Giuseppe Dessi è un nome poco conosciuto al grande pubblico dei lettori nonostante sia da annoverare tra i grandi narratori del Novecento italiano. Credo, inoltre, che i suoi libri siano ormai quasi tutti “fuori catalogo” e non vengano più stampati. Chissà secondo quali perverse strategie commerciali, oggi, un editore può permettersi il lusso di rinunciare alle sue opere letterarie, vista la buona qualità della sua prosa. Una prosa chiara, suggestiva, poetica che si legge con piacere. Ho iniziato ad apprezzare questo autore leggendo, qualche tempo fa, quello che forse è considerato il suo romanzo più importante, con cui vinse nel 1972 il Premio Strega: Paese d’ombre. Dessì era nato a Villacidro, un grosso centro del sud della Sardegna, a cui rimase legato per tutta la vita e che fa da sfondo a tutte le sue opere. Questo piccolo mondo - metafora di una Sardegna arcaica e sotto certi aspetti defraudata - lo ritroviamo già nel suo primo romanzo “San Silvano”, che segnerà il suo esordio narrativo. Lo scrittore sardo – così come spesso hanno fatto altri autori del passato – ha quasi sempre dato un nome di fantasia ai luoghi reali in cui collocava le vicende dei suoi romanzi, salvo poi spargere lungo il percorso narrativo tracce di un contesto facilmente identificabile, a lui noto e caro. Evidentemente, attraverso località non ben definite, Dessì preferiva non ingabbiare il lettore in rigide coordinate di riferimento che potessero in qualche maniera limitarne il racconto, lasciando così anche un ampio spazio di manovra alla sua appassionata immaginazione. Così facendo, il suo amato paese, Villacidro, diventa Norbio in “Paese d’ombre” per assumere poi il nome di San Silvano nell’omonimo romanzo. E ancora una volta devo ringraziare quei mercatini dell’usato se ho potuto sfogliare questo libro, rifiutato in modo ostinato da una certa “modernità” che rincorre spasmodicamente solo le novità. Anche le più mediocri.

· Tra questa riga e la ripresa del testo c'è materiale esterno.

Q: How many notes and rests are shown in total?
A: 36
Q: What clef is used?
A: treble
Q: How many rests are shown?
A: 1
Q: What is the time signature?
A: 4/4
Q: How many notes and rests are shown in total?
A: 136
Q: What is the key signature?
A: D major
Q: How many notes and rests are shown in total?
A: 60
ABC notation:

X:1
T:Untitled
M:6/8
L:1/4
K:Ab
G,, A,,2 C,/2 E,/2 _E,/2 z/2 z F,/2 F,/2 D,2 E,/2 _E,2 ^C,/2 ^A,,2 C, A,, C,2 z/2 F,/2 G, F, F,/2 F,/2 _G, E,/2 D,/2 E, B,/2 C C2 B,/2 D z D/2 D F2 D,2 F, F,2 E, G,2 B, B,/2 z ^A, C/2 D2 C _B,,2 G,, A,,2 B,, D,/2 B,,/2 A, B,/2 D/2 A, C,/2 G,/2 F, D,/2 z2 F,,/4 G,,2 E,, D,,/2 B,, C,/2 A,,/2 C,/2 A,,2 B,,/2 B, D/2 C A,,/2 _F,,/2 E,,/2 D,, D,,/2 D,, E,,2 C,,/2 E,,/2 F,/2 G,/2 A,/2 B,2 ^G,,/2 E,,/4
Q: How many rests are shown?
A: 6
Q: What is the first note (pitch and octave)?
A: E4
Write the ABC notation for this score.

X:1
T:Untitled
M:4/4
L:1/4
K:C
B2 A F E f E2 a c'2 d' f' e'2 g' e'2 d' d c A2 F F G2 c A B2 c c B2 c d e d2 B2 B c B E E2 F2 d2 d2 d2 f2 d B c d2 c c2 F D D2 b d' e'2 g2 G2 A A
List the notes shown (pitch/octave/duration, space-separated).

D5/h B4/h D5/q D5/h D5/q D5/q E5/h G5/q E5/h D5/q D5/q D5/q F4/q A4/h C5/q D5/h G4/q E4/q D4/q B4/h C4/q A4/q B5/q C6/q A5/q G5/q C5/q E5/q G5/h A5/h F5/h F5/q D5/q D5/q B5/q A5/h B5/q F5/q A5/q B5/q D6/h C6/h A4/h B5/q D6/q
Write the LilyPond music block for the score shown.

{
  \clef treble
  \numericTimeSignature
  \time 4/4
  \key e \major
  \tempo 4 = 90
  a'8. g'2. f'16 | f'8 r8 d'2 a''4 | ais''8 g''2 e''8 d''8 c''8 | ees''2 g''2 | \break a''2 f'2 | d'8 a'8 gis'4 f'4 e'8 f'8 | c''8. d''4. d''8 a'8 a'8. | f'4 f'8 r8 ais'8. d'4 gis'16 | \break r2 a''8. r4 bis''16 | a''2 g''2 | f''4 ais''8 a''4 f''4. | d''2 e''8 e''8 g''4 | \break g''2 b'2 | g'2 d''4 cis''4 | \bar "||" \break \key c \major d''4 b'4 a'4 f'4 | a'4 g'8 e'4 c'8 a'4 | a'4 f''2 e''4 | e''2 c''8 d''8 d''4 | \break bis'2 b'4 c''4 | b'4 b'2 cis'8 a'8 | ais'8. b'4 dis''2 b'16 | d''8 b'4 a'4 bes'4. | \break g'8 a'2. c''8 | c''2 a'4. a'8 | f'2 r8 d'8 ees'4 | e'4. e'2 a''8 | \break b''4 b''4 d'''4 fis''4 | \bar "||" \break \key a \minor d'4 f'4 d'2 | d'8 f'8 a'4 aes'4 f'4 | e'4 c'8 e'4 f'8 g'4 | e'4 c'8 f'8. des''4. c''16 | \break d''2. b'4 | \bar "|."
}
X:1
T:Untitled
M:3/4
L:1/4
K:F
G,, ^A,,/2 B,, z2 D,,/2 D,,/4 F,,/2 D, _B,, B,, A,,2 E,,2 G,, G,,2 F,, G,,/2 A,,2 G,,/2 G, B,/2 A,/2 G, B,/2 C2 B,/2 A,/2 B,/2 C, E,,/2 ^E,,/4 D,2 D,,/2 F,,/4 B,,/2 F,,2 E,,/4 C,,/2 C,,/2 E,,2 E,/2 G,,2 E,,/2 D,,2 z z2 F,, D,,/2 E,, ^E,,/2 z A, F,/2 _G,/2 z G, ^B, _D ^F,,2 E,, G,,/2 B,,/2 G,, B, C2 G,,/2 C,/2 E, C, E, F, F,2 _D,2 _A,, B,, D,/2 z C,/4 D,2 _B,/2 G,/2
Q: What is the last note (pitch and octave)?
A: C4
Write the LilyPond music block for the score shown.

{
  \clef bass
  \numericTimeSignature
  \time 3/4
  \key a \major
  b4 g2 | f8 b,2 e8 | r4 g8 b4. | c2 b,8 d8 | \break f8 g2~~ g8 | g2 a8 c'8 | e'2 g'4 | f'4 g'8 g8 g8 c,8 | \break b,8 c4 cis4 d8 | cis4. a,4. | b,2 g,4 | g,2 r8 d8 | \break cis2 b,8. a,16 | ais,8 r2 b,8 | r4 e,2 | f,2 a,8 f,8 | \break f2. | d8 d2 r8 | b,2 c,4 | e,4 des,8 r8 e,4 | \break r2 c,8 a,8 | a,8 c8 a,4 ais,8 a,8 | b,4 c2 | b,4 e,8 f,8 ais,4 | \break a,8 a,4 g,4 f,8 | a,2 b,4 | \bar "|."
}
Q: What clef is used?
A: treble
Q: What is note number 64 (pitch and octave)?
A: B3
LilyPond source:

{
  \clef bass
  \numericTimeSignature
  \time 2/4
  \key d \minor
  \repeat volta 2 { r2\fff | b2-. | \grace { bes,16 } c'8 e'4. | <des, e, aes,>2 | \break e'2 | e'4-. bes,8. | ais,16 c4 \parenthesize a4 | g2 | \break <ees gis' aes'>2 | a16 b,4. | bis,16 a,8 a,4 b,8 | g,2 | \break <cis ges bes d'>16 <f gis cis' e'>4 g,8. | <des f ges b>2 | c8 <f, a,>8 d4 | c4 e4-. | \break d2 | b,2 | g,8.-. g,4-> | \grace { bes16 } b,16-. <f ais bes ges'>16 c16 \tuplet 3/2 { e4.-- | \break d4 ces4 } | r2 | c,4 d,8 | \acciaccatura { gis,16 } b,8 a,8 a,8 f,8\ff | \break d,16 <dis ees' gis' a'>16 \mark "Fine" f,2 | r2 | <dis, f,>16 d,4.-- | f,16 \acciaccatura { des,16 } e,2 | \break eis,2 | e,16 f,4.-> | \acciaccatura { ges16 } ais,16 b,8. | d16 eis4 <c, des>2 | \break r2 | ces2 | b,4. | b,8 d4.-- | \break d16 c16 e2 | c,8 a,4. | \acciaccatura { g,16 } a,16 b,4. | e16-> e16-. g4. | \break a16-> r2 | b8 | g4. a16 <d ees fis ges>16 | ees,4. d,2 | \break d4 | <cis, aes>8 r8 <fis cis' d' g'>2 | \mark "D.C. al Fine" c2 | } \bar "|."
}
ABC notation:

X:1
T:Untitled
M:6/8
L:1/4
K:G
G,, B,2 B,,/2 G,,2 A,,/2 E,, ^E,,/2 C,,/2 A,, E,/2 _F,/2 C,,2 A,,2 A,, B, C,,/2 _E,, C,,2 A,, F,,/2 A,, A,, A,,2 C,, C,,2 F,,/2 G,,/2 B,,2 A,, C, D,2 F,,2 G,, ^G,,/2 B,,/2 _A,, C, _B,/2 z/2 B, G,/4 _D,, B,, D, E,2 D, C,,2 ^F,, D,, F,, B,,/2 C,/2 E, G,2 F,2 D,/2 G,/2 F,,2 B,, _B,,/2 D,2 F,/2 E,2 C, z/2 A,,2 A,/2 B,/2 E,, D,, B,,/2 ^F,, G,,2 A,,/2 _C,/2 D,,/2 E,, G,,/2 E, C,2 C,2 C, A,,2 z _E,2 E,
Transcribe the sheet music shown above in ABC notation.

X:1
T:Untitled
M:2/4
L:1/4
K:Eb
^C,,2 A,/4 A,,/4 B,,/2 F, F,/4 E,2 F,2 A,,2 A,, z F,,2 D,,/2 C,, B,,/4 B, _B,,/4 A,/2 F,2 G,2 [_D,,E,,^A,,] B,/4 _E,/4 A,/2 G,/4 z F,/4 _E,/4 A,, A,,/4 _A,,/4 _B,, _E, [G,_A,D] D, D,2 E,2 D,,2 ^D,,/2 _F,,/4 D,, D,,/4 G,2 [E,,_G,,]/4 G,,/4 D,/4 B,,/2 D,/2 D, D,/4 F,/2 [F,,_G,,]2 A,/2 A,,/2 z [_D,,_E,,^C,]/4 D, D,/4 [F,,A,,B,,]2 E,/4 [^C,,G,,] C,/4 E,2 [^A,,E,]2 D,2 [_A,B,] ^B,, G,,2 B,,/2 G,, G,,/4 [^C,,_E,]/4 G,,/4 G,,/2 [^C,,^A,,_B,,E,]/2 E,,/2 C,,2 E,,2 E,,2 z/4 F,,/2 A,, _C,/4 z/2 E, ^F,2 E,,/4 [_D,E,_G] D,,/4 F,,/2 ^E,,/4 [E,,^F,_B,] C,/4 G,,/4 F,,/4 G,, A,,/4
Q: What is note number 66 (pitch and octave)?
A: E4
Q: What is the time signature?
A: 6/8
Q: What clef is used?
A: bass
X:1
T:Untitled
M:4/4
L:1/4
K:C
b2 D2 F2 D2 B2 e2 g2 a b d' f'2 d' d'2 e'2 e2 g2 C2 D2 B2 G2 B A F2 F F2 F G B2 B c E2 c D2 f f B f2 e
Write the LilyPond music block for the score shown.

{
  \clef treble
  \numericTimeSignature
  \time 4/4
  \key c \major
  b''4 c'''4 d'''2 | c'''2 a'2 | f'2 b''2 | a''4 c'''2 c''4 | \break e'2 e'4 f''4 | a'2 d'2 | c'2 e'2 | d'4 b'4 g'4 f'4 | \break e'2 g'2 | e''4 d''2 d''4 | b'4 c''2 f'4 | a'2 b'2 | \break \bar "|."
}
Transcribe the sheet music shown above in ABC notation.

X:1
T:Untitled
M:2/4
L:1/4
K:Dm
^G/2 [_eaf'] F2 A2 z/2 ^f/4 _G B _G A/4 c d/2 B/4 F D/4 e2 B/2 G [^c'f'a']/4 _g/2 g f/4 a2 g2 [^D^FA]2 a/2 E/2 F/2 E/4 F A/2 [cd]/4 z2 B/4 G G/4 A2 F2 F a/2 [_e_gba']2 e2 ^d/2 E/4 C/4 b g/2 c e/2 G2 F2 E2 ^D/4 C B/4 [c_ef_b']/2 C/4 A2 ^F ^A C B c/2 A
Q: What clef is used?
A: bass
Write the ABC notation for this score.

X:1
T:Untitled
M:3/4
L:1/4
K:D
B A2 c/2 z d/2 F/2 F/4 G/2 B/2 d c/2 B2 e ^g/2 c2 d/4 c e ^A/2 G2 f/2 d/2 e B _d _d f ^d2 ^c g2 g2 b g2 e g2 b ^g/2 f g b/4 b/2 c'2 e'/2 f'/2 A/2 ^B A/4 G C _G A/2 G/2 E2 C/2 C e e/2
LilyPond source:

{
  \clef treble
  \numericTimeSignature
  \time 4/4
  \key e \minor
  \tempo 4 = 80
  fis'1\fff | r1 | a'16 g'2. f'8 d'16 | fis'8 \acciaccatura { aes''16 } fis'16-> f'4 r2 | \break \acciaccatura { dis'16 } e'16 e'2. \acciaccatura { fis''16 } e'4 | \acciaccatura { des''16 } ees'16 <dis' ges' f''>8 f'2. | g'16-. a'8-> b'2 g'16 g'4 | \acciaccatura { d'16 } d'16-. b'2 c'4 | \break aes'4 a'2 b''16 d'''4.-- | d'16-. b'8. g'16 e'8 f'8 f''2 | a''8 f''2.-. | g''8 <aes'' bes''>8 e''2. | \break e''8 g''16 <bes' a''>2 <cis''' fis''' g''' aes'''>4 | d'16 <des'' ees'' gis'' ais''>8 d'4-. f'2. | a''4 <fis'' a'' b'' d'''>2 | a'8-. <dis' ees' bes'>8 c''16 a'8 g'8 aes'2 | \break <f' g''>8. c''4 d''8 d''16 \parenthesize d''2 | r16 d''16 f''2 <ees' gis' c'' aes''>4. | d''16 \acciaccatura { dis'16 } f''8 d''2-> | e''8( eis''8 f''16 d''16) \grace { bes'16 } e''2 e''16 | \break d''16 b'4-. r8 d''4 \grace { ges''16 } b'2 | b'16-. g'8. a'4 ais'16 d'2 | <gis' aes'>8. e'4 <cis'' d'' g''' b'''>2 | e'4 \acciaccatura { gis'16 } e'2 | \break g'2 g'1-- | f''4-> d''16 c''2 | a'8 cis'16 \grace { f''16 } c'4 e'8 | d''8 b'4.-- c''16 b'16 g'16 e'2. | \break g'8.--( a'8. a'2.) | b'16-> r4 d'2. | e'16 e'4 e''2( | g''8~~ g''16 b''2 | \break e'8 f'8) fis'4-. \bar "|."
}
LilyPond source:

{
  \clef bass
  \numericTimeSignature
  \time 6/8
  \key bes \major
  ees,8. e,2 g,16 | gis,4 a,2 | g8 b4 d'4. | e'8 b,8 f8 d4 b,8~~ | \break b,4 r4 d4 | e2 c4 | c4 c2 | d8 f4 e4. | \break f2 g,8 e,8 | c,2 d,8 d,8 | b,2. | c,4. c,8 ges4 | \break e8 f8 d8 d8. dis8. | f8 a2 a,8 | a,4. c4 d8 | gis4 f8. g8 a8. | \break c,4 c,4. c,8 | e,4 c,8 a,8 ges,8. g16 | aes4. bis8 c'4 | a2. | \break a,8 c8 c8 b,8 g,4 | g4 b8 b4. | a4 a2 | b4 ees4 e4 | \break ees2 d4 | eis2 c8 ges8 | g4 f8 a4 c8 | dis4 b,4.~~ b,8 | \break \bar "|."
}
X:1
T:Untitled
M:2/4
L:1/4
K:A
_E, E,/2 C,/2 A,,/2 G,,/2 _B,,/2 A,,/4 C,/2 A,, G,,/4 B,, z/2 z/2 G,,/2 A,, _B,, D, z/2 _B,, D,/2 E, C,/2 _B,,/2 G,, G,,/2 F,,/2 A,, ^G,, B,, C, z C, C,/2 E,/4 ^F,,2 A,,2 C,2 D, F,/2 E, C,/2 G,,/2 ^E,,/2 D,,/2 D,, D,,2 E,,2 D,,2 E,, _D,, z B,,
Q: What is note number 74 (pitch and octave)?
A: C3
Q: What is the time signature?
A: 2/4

San Silvano è un racconto autobiografico costruito con frammenti di ricordi, un nostalgico atto d’amore nei confronti del paese dell’infanzia; è la trasposizione nella scrittura degli affetti familiari dell’autore, delle sue memorie giovanili, del suo amore struggente per una terra “tanto vecchia e tanto lontana”. Rappresenta, in estrema sintesi, una sorta di manifesto del suo essere orgogliosamente sardo. Qualsiasi paese, per chi ha la fortuna di averne uno, costituisce sempre un gioioso e sereno approdo nei momenti tristi e malinconici. Per Dessì, Villacidro era il suo buen retiro, la sua “piccola patria”, capace di scatenare in lui sentimenti di forte passione ma anche di inevitabili contrasti. “Là sono diventato uomo – scriveva – là è la mia gente: case e tombe. Ma ciò che conta di più è che io, anche ora, se vado là, mi sento più forte, più intelligente, anzi onnisciente”. Sepolto nella memoria, San Silvano appare nei ricordi dello scrittore con i suoi ritmi lenti e con il suo silenzio, con le sue atmosfere serene e con i suoi ulivi enormi simili a pachidermi, chiusi nei campi cinti di muri a secco; e con quella tipica monotonia dei mesi estivi che rendeva immobile il paesaggio facendo quasi perdere la cognizione del tempo e degli avvenimenti. Un paese avvolto nella solitudine che sembrava essere la condizione persistente, l’ineludibile destino di ogni sardo. Eppure, Dessì si trovava a suo agio in quell’ambiente tagliato fuori dal mondo, aspro e selvaggio “come gli animali selvatici nel bosco e gli uccelli nell’aria”. Devo dire che San Silvano è un libro che ha una sua straordinaria forza evocatrice, capace di trasmettere nell’animo del lettore sensazioni e sentimenti, gli stessi provati dall’autore. E quel paese che scorgiamo tra le sue pagine, attraverso i ricordi del suo illustre figlio, ci appartiene perché diventa simbolicamente il nostro antico paese nativo, retaggio di un passato ormai perduto.
Anna Dolfi,
nella sua introduzione al libro (Oscar Mondadori – ediz. del 1980) ha scritto
che San Silvano è il libro “più intensamente poetico, più struggentemente disperato,
più appassionatamente lucido, coraggioso, patetico (nell’accezione antica,
silenziosa di pathos), tra quelli scritti da Giuseppe Dessì”.